Civiliser le désert américain

« Que s’est-il passé ?
Boom ! 574 émeutes ; 2 382 cas de pillage. »
Idriss Robinson

paru dans lundimatin#295, le 6 juillet 2021

Le texte qui suite est extrait d’une conférence intitulée « what just happened ??? » qui s’est tenue le 28 mai 2021 pour le premier anniversaire du soulèvement George Floyd.

Que s’est-il passé ?

Eh bien, alors, en vrai, ce qu’il s’est passé, c’est…
Boom ! 574 émeutes ; 2 382 cas de pillage.

En plus de tout ça… 97 voitures de flics incendiées ; 13 flics, eux-mêmes, ont été abattus ; et 9 d’entre eux Daeshisés dans des cas de délits de fuite.
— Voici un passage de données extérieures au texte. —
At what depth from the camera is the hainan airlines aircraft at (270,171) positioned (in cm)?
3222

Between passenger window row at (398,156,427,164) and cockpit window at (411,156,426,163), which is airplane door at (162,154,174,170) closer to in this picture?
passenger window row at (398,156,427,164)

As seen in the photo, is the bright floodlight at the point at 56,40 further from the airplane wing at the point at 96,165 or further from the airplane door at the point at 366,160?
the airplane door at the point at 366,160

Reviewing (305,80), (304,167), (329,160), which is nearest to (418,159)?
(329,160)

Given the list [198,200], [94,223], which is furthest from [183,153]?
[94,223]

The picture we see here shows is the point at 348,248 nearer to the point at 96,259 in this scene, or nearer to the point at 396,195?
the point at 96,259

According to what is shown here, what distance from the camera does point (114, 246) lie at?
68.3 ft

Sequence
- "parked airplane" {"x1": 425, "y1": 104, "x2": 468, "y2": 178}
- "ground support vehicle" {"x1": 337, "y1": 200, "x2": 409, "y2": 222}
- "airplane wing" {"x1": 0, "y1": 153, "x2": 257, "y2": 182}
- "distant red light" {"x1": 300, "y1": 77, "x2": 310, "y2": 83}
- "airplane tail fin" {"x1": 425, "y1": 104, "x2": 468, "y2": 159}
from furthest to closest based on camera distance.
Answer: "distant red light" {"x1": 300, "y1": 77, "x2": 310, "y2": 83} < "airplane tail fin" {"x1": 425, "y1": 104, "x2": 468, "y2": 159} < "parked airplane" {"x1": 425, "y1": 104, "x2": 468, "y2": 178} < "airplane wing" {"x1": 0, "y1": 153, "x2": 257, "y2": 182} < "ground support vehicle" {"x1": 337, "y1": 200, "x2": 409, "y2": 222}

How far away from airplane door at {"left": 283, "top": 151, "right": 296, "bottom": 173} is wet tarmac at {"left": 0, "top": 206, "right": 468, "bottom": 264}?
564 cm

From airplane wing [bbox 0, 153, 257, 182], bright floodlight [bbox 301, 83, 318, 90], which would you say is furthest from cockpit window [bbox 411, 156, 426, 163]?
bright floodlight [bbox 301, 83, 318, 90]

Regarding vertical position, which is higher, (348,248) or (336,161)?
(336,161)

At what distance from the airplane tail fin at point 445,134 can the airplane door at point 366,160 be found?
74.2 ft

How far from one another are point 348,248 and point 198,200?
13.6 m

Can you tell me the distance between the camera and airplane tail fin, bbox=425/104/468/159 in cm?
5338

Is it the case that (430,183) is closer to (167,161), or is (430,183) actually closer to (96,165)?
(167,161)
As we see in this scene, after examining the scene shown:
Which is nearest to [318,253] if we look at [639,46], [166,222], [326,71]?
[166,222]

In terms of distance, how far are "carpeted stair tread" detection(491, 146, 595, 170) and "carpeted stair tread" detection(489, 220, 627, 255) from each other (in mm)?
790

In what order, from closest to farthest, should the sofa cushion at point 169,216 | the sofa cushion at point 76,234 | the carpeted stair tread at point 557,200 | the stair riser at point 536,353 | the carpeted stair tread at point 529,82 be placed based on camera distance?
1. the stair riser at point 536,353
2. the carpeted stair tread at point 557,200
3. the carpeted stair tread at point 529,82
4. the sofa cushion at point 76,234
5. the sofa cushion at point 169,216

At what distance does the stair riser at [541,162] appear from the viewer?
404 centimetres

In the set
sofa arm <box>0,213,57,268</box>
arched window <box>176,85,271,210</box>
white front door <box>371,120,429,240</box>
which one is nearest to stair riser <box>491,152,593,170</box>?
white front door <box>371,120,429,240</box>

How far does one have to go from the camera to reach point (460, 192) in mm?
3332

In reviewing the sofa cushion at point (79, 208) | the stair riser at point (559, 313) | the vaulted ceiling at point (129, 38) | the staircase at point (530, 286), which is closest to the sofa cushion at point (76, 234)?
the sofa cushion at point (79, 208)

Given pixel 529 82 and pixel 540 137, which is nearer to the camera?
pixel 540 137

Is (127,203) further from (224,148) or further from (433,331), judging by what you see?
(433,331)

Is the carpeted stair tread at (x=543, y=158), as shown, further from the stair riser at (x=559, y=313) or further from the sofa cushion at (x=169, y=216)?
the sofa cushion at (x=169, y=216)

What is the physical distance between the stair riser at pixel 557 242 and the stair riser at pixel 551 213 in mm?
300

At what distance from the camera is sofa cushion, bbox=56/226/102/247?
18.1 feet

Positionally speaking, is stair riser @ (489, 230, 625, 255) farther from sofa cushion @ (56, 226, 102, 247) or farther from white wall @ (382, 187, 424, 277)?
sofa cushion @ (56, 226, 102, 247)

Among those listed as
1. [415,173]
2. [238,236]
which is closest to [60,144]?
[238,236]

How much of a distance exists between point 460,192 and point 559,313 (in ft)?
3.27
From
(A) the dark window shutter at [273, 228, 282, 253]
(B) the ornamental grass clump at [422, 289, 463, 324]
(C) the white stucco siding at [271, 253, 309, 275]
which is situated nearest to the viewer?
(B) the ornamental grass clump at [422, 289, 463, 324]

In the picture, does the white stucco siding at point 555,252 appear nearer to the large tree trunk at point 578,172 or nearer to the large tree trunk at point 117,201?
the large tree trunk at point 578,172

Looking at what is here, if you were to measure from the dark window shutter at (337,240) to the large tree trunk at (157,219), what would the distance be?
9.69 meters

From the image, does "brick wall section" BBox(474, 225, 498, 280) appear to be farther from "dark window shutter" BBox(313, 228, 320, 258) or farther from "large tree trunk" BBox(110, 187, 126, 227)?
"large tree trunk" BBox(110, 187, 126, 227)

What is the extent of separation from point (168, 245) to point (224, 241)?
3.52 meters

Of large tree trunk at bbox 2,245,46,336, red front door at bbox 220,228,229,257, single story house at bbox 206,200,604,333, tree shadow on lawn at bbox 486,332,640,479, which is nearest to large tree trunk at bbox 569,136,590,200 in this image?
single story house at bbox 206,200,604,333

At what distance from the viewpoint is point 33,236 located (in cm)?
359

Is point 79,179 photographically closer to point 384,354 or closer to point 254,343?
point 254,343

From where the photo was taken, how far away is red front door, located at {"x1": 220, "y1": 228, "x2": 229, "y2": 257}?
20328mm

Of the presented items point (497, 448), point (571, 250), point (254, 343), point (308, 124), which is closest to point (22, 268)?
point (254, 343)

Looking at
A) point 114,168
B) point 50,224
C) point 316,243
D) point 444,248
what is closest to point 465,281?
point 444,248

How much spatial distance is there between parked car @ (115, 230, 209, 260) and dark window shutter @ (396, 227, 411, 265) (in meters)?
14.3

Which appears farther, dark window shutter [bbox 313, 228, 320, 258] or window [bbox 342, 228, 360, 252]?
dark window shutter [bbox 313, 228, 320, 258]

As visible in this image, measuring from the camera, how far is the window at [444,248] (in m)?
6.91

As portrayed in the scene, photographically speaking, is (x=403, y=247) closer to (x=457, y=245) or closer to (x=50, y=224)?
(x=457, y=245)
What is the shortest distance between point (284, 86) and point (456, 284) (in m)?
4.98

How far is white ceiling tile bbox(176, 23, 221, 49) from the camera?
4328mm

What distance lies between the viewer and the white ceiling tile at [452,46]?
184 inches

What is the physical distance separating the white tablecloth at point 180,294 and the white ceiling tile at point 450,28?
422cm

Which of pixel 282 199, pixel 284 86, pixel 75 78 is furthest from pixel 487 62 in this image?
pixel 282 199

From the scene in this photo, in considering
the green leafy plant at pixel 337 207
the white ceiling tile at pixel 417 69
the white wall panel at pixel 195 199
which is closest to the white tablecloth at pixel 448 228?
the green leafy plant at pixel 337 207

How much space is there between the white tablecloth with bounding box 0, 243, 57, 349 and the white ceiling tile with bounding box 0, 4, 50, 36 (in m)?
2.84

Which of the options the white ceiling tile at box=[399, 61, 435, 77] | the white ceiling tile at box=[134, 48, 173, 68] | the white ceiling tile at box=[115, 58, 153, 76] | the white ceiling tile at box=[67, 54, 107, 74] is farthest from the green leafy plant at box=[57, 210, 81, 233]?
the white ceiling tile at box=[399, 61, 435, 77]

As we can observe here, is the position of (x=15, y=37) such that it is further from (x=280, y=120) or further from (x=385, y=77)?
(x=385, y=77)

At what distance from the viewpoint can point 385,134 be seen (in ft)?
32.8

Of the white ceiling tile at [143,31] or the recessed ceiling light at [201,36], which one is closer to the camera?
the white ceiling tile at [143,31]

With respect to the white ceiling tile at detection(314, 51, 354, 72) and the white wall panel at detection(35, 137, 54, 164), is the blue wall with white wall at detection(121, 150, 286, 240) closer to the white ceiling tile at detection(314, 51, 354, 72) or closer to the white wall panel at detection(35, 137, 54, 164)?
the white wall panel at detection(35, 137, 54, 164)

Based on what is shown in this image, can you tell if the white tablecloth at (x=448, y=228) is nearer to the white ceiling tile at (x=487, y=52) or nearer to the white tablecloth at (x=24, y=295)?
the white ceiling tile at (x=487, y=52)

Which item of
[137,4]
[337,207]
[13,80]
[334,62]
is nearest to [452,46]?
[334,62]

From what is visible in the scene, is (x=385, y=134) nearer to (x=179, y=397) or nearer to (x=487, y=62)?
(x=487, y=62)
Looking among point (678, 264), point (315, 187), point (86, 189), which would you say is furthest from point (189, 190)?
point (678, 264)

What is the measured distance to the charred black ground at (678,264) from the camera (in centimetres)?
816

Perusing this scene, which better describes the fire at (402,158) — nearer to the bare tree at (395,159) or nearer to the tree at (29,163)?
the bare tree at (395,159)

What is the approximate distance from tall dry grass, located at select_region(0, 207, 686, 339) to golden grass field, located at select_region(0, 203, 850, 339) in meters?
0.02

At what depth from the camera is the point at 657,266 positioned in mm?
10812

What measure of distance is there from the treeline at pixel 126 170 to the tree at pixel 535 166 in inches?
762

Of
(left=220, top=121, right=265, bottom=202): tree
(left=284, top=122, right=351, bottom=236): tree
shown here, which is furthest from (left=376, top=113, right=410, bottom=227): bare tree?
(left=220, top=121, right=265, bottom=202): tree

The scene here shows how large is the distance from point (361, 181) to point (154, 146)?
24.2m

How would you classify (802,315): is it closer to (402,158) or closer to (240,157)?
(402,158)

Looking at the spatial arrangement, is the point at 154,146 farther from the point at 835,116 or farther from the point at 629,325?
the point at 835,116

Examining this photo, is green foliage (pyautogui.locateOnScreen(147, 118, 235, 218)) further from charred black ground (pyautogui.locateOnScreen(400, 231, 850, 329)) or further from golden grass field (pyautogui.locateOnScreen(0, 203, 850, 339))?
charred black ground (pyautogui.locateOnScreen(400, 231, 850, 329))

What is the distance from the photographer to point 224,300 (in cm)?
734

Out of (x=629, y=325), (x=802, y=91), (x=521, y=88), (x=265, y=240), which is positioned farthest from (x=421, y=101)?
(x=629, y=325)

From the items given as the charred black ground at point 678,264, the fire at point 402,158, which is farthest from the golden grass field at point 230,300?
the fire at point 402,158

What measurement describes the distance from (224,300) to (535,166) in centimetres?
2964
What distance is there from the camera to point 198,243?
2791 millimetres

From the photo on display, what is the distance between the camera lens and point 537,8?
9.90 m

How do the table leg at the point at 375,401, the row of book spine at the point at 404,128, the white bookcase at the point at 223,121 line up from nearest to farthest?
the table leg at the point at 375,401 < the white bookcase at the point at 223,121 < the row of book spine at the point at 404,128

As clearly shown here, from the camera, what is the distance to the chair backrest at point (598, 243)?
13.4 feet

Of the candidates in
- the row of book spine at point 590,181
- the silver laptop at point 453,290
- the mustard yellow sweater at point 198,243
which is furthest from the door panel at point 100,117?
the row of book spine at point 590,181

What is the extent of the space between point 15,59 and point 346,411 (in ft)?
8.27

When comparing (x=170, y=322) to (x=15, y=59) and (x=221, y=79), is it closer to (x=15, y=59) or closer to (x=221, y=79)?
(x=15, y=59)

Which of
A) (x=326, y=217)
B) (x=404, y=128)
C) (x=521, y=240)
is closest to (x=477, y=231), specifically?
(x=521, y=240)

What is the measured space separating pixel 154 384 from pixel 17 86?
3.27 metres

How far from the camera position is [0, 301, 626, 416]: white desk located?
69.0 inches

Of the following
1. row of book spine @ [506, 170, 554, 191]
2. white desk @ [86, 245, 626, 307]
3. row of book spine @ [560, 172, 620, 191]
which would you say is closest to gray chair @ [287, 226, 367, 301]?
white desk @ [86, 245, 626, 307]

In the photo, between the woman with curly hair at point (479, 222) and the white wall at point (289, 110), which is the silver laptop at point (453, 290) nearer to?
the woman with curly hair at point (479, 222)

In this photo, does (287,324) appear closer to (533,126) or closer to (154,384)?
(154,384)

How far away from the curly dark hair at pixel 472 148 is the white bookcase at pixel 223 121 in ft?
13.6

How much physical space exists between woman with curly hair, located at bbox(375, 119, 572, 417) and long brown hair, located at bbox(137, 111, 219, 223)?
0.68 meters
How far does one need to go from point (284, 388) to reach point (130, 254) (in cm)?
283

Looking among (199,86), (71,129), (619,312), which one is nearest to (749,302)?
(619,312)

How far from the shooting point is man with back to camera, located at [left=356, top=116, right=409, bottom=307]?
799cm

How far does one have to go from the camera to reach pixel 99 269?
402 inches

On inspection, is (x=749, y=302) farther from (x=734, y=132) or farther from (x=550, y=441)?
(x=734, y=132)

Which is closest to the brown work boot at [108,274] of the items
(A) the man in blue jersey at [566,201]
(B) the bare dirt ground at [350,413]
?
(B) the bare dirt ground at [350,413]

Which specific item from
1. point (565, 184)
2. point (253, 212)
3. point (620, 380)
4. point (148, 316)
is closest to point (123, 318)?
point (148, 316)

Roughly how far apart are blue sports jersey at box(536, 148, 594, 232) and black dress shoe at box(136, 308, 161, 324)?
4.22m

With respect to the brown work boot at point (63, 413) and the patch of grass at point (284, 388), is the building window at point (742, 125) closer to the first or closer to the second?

Alors, je peux aussi vous dire ce qui ne s’est pas passé...

Ce qui s’est passé de mai à juin 2020 n’était pas une série, pour la plupart, de ’manifestations pacifiques’.
Comme ce n’était pas non plus à l’initiative d’un crétin blanc en chemise hawaïenne.
Et pour cause, la peur d’une initiative révolutionnaire noire court si profondément dans ce pays que, à la fois les libéraux et les conservateurs, MSNBC et FOX News, sont maintenant en compétition pour voir qui peut concevoir la plus folle des théories du complot.
Tout cela pour simplement dissimuler les faits sur qui a déclenché l’un des soulèvements les plus importants et les plus larges de l’histoire américaine.

James Baldwin a dit un jour : ’L’un des dangers à être un Noir américain est d’être schizophrène, et je veux dire « schizophrène » au sens le plus littéral.’
Pourtant, pendant un bref instant, un instant suffisamment long pour reprendre son souffle au propre comme au figuré, les rôles ont été complètement inversés : leur confusion est devenue notre raison, leur chaos est devenu notre paix.
Mais surtout, parmi la masse des députés-citoyens solitaires, isolés, autonomes, morts-vivants de la friche américaine, avec leurs névroses incurables et leurs routines dérangées, nous avons vu, pour la première fois, comme un bref aperçu d’humanité.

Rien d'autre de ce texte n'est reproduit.